Nicolás López-Jiménez
Member of the Society and Territory Unit and delegate of SEO/BirdLife in Asturias
This is a very good article that finally highlights the intrinsic value of the ecosystem services provided by birds. But this time, most interestingly, in the context of conservation biology. Species extinction is in itself a natural phenomenon, but it is also a consequence of human activities and, in the latter case, when birds disappear as elements of the ecosystems they inhabit, some of the functions of these ecosystems may disappear or suffer, giving rise to a dysfunction or alteration in the ecosystem, or to the substitution of the species that have disappeared by other more generalist species that can fulfil their role.
Unfortunately, and as shown in the scientific study, in the case of islands the degree of specialisation of many species is so high and the interdependence of some of them with others is such that evolution has made them companions along the way.
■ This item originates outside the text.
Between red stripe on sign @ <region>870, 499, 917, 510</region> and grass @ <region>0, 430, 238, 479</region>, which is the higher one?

In the island environment, this pathway is so narrow that this functional role is less likely to lead to short-term substitution of generalist species by those that have recently disappeared, so that the phenomenon of the extinction of island birds causes the ecosystems they inhabit or elements of them to suffer much more, as the researchers report.
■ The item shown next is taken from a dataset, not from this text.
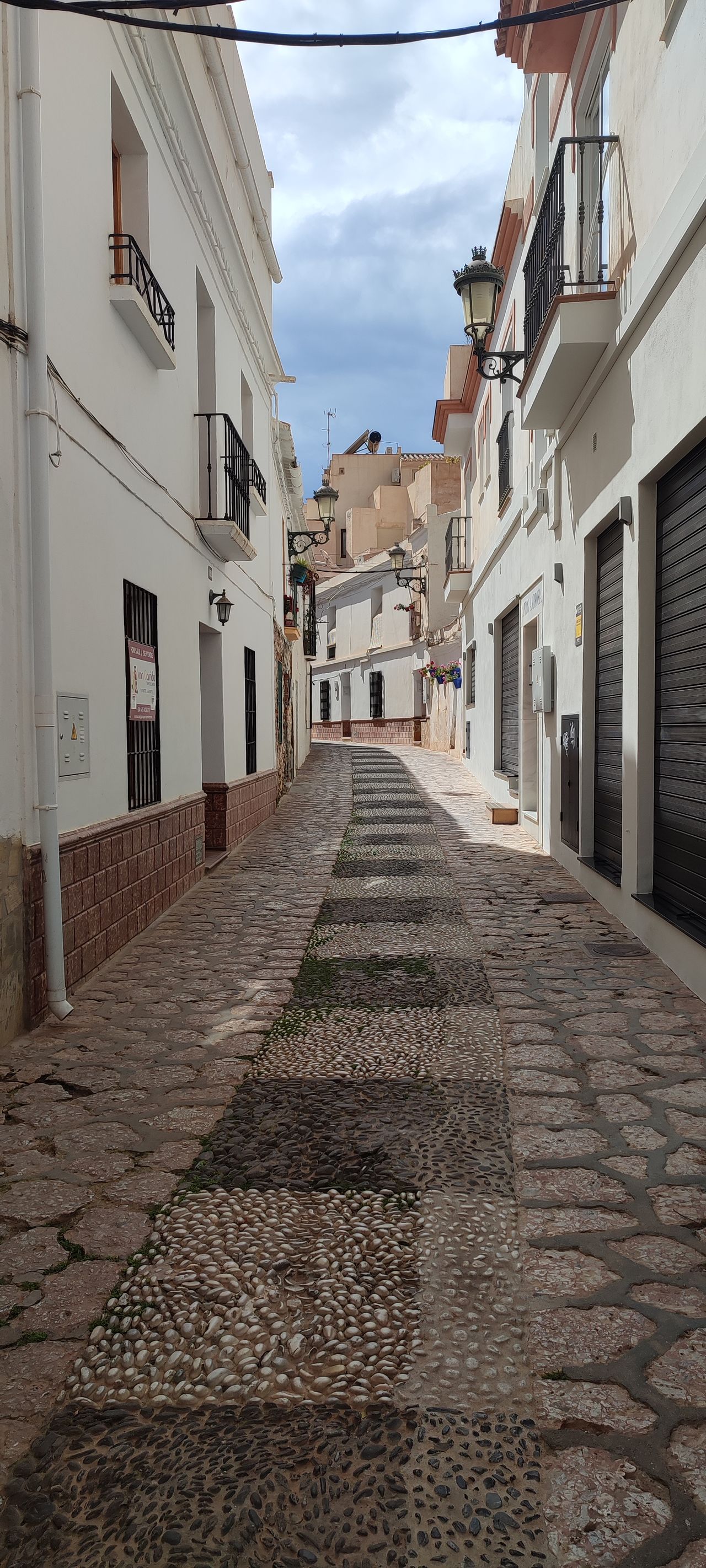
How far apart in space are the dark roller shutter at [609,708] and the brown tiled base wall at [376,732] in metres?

This type of publications and the data they provide should be taken into account when drawing up species protection catalogues, so that one of the criteria for the conservation of a species and its inclusion in one or another category of threat would be based on its functional role within an ecosystem and, moreover, on the value of the ecosystem services it provides and the negative consequences that would result from the loss of the functions associated with the role it plays in the ecosystem where it lives.
These losses of functionality resulting from the extinction of bird species that play a fundamental role as pest controllers, pollinators, seed dispersers, etc., could not only have fatal consequences in some ecosystems, which have not yet been very well studied, but also have serious socio-economic repercussions for humans.